Daniel laughed, and Beatrice saw Mr. Tillingham’s face flicker with annoyance before he too relaxed into a chuckle.
“And thus, with a blunt saw, we are crudely and cruelly dissected by the medical man,” said Mr. Tillingham.
“Well, regardless of age, I am sure Miss Nash will present herself as a modest, dignified woman and show that we have made the right decision,” said Agatha.
“I shall be sure to wear my ugliest dress,” said Beatrice.
“Plain will do,” said Lady Emily, in a severe tone. “We just don’t need another spectacle like our French mistress and her preposterous silk dresses.”
“To be fair, Miss Clauvert is not an Englishwoman,” said Agatha. “It is our good fortune to have a real Frenchwoman.”

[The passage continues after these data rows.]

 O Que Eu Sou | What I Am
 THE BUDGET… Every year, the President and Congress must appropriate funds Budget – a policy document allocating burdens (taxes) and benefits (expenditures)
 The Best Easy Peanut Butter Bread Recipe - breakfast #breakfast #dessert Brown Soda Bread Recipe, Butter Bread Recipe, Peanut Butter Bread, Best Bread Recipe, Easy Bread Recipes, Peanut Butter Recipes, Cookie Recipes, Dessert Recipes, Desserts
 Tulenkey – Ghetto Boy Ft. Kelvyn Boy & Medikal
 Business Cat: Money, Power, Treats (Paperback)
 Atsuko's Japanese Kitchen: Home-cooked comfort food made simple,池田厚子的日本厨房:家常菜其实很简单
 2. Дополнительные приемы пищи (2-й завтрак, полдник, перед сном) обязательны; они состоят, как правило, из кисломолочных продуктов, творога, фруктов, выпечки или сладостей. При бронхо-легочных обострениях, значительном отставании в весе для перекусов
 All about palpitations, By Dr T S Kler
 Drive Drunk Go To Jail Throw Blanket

“True,” said Lady Emily. “But I’m thankful Miss Nash’s family is of impeccable English lineage.”
“Actually, my mother was American,” said Beatrice, before she could stop herself. She clamped her lips closed in order to resist adding that her father had been disowned by the Marbelys and had disowned them in return for as long as possible.
“An American?” said Lady Emily, in a tone of horrified surprise.

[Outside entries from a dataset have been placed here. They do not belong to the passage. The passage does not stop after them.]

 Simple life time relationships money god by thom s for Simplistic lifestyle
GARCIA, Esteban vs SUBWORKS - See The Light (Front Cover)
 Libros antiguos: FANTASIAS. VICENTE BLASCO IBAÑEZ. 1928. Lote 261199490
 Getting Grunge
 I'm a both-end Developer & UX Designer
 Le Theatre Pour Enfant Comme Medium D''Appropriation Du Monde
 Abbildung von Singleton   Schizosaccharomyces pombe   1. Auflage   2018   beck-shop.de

“How delightful,” said Daniel. “Lady Emily is a great admirer of all things American, is she not, Mr. Tillingham?”
“Of course,” said Tillingham. He did not look terribly happy at being reminded of his own citizenship. Beatrice now recognized that his careful articulation bore deliberately little trace of any accent.

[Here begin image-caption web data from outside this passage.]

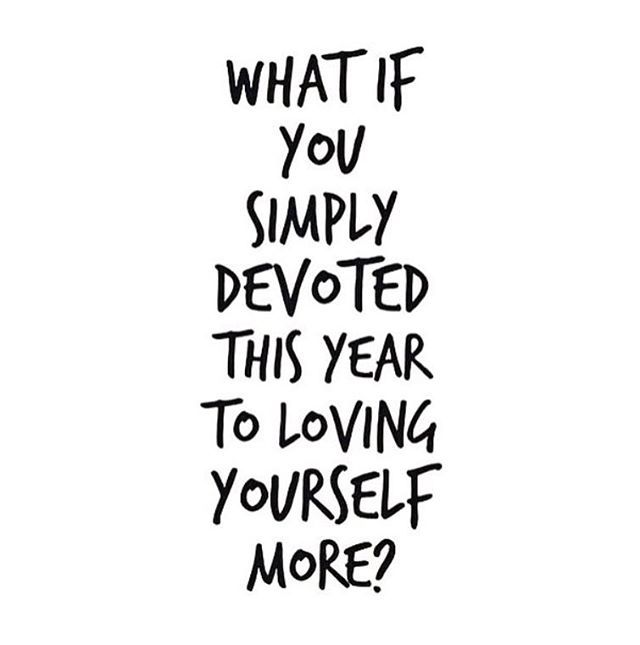 Image result for what if you simply devoted this year to loving yourself more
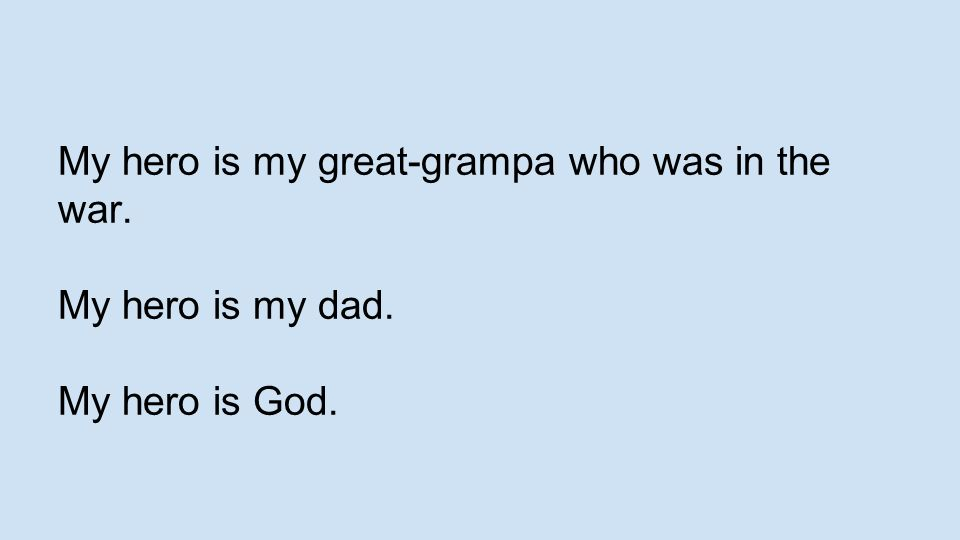 My hero is my great-grampa who was in the war. My hero is my dad. My hero is God.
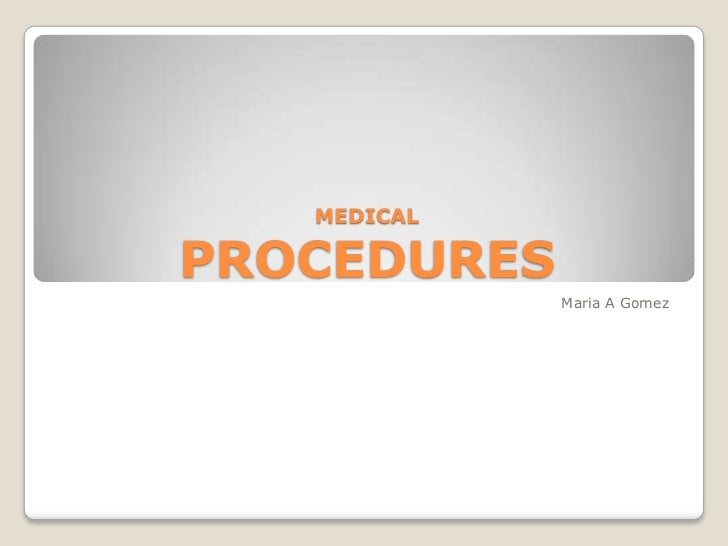 Procedures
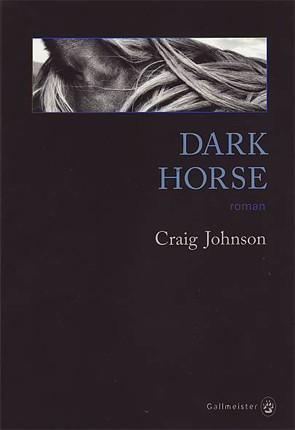 Dark Horses, Craig Johnson, Walt Longmire, écrivain américain,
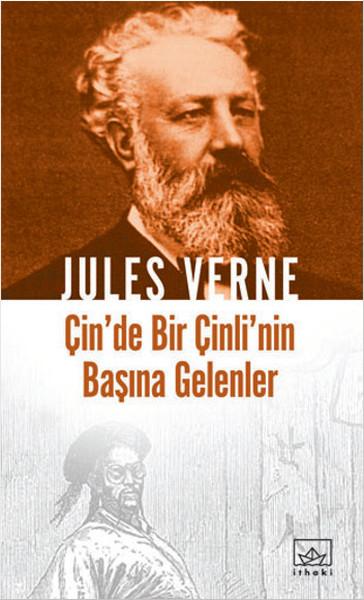 Çin'de Bir Çinli'nin Başına Gelenler / Jules Verne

“My father is English,” she said. “Though after my mother died, he could never seem to be happy here.”
“Ah, the mysteries of the human heart,” said Mr. Tillingham. He raised a hand into the air, as if about to conduct an unseen orchestra, and everyone paused, as probably he intended, thought Beatrice, in order to await a bon mot from the great mind. “For I long ago found a home and a safe harbor in this tiny corner of England and I can never seem to be happy anywhere else.”
“And we consider you quite one of us, Mr. Tillingham,” said Lady Emily. “I assure you I no longer even think of you as American.”
“Mr. Tillingham is in great demand among the local hostesses,” said Agatha to Beatrice. “He is quite pestered with invitations.”
“I must be ruthless in declining or I would never dine by my own comfortable fireside,” said Mr. Tillingham. “The public acknowledgment of one’s literary contributions is of course gratifying, but the burden of reputation can be heavy at times.”
“Good thing you don’t have to suffer under such a burden with your poetry, Daniel,” said Hugh. “I shall pray for you to remain unpublished.”
“I have broad shoulders,” said Daniel. “Bring on the fame and the laurels.”
“You may joke, boys,” said Mr. Tillingham. “But wait until yet another local squire leans across the dinner table to ask you loudly whether he might have read anything you’ve written.”
“I know something of what you mean,” said Beatrice. “My father was often asked to explain who he was and what kind of things he wrote. He was always patient.” There was a polite pause, and Beatrice froze, realizing with horror that they thought she was referring to Mr. Tillingham’s earlier failure to recollect her father’s name.
“I, alas, am not as patient perhaps as your father,” said Mr. Tillingham and gave her a smile that eliminated any tension. Beatrice could have kissed him for his unexpected graciousness. “I like to respond that I do not write for the Farmers’ Almanac and so cannot dare to hope that the gentleman has read any of my meager oeuvre.”
“It is far more polite to admit that one doesn’t read,” said Lady Emily. “Who has the time? Of course we have all of Mr. Tillingham’s works in our library. I always give your latest volume pride of place next to my drawing room chair, Mr. Tillingham. I have a special gold bookmark with a Fortuny silk tassel.”